Encore, la formation est fondamentale pour l’avenir de notre société et l’emploi de notre jeunesse. En effet, pour construire autrement, il faudra des personnes formées dans les métiers de la construction. Là, nous avons plusieurs années de retard. Il faudra aussi mettre le turbo et retrouver des gens qui façonnent les choses différemment, ce qui sera évidemment plus compliqué que de couler 1 m3 de béton. Prêtons donc attention à la question de la formation. C’est bien joli de faire des propositions pour sortir du ciment, mais il faut en connaître les conséquences. Finalement, la question du coût est importante, car on ne peut pas se permettre de construire des immeubles avec des loyers pas supportables pour la majorité de la population.

M. Daniel Develey (PLR) —

Je déclare mes intérêts : je suis membre de la commission qui a examiné le PAC Mormont. En complément au rapport de majorité, je souhaite mettre en évidence quelques mesures de protection proportionnées. L’ancienne carrière Testori, fermée en 1953, est devenue depuis les années 1970 une réserve naturelle à orchidées et serpents rares, dont l’entretien est confié à un botaniste réputé. L’ancienne carrière a servi de modèle pour l’établissement du plan de renaturation future de la carrière actuellement en exploitation. Lors de chaque avancée de la carrière, toutes les terres végétales sont méticuleusement conservées en vue de leur réemploi sur le site. Notamment, dans le cadre de reboisement à proximité de la carrière en 1919, 6000 chênes et autres espèces indigènes ont été plantés en une fois à partir de glands provenant de la colline du Mormont. L’exploitation mène des plans d’action « Fleurs rares », dont un projet « Flore ségétale », en partenariat avec l’Office fédéral de l’agriculture, au cœur de 10 ha de céréales anciennes biologiques. De plus, une surface de 7 ha réensemencée en fleurs de foin compte parmi les plus belles prairies fleuries de la région. Je vous invite donc à classer la pétition.
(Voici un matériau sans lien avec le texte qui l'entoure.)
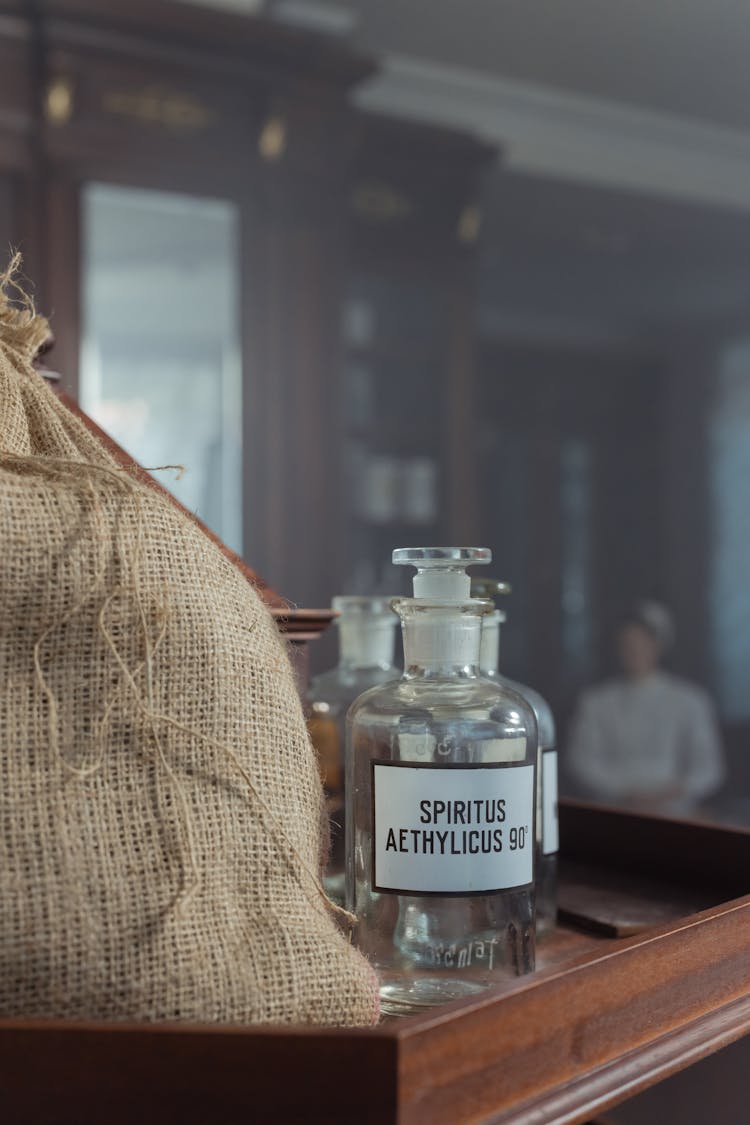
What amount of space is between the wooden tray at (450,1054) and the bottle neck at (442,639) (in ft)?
0.40

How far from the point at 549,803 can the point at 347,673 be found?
0.14m

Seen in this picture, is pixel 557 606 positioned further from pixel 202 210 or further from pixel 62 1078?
pixel 62 1078

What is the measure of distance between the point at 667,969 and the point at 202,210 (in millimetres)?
2387

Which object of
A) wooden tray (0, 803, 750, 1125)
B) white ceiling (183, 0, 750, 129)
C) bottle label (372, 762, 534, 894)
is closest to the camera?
wooden tray (0, 803, 750, 1125)

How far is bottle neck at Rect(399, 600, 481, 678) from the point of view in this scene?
45cm

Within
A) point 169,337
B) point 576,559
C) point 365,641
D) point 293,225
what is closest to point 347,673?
point 365,641

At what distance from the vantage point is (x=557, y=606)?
4180 millimetres

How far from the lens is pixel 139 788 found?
358 millimetres

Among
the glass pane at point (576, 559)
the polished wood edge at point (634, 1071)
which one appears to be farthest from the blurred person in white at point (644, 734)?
the polished wood edge at point (634, 1071)

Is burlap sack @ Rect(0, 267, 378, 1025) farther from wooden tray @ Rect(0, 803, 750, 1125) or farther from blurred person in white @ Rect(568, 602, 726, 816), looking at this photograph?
blurred person in white @ Rect(568, 602, 726, 816)

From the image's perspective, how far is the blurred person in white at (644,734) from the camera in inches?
129

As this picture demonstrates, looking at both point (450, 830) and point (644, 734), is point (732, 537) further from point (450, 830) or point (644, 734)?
point (450, 830)

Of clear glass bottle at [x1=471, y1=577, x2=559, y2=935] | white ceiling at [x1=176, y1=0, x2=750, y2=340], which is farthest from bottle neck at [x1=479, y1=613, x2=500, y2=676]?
white ceiling at [x1=176, y1=0, x2=750, y2=340]

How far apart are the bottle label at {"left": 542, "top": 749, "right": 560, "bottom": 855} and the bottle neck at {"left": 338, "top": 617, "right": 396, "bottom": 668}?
117 millimetres
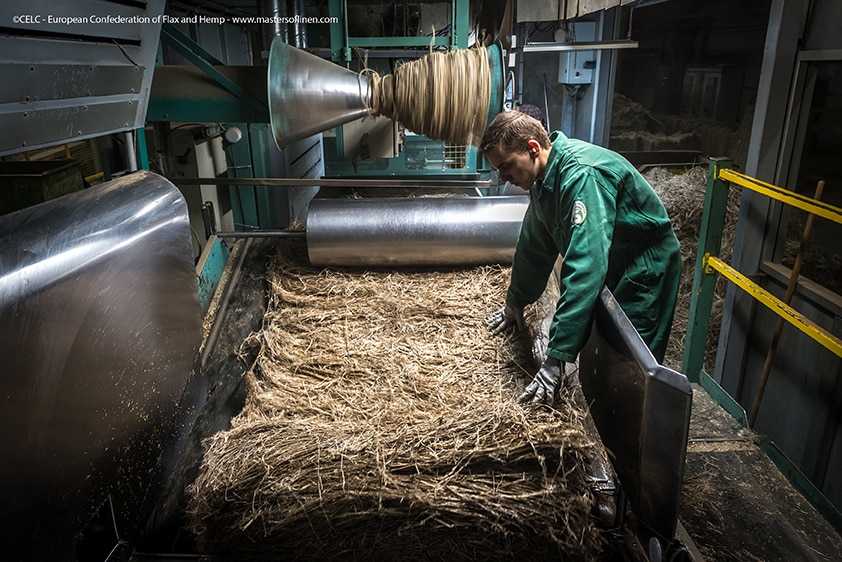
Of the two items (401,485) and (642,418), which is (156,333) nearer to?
(401,485)

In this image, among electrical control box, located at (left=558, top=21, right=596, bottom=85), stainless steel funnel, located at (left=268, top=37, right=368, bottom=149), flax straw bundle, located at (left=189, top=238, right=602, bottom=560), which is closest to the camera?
flax straw bundle, located at (left=189, top=238, right=602, bottom=560)

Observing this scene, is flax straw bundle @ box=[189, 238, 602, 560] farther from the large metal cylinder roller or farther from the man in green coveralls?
the large metal cylinder roller

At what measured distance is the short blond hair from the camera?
2.30 meters

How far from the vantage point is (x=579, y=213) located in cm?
212

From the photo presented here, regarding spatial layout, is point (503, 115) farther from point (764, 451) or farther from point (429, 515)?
point (764, 451)

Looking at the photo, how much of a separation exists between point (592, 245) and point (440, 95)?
1.49 meters

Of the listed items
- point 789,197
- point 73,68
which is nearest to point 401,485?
point 73,68

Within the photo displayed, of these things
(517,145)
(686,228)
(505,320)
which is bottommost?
(686,228)

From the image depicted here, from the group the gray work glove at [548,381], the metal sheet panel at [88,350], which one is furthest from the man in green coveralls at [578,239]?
the metal sheet panel at [88,350]

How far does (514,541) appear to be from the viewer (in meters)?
1.92

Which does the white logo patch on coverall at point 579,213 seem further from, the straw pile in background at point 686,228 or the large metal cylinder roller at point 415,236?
the straw pile in background at point 686,228

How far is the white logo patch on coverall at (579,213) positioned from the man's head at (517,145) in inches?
12.9

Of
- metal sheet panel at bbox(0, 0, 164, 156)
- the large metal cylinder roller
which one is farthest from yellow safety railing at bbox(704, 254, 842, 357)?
metal sheet panel at bbox(0, 0, 164, 156)

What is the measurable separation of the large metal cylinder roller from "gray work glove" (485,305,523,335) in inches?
23.7
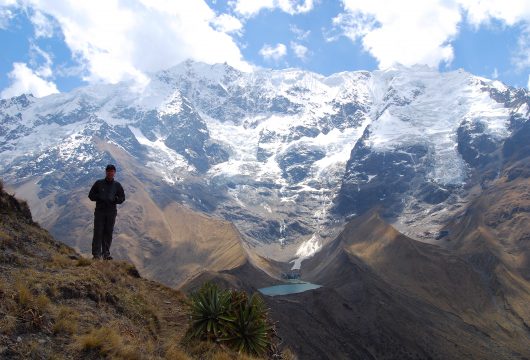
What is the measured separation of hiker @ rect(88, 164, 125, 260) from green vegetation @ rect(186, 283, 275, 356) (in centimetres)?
445

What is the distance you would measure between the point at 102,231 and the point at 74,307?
19.5 feet

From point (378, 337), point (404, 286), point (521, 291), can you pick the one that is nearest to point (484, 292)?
point (521, 291)

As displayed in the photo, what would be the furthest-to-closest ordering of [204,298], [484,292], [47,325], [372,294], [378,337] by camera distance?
[484,292], [372,294], [378,337], [204,298], [47,325]

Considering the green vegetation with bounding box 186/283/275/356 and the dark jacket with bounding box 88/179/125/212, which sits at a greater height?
the dark jacket with bounding box 88/179/125/212

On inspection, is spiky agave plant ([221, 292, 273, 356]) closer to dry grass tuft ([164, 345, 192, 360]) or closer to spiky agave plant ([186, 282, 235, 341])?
spiky agave plant ([186, 282, 235, 341])

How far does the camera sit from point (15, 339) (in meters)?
12.8

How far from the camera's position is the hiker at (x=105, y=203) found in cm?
2094

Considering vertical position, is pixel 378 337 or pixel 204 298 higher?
pixel 204 298

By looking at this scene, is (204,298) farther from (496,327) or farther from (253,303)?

M. Pierre Zwahlen (VER) — Rapporteur-trice de minorité

J’ai bien entendu les différentes interventions qui demandent de classer la pétition. La diversité naturelle de cette colline n’est pas un prétexte, je le dis à notre collègue Mottier. Vous avez entendu la liste merveilleusement longue des espèces végétales et animales qui se trouvent ou circulent sur la colline. C’est un lieu de passage très important et un joyau que nous ne pouvons pas excaver sans fin.

Certes, il y a des besoins pour la construction. Des formations sont déjà en cours, lancées notamment par la Société suisse des entrepreneurs qui souhaite aussi des changements de culture dans la construction et les filières de formation pour les métiers de la rénovation énergétique, et dans l’utilisation de matériaux durables. Bien sûr, c’est un enjeu. Notre parlement doit dessiner de claires options dans le sens de la préservation de la nature.

Nous avons eu un long débat ce matin sur le loup. Le premier prédateur sur la planète est encore l’être humain. A cet égard, nous avons un devoir de circonspection à l’égard de tout ce qui relève de la diversité naturelle. Dans ce sens, la minorité de la commission vous appelle à prendre en considération l’une des demandes des pétitionnaires, à savoir le classement en zone protégée du reste de la colline.

Mme Laurence Cretegny (PLR) — Président-e

La discussion est close.

Le Grand Conseil refuse la prise en considération de la pétition par 68 voix contre 53 et 1 abstention.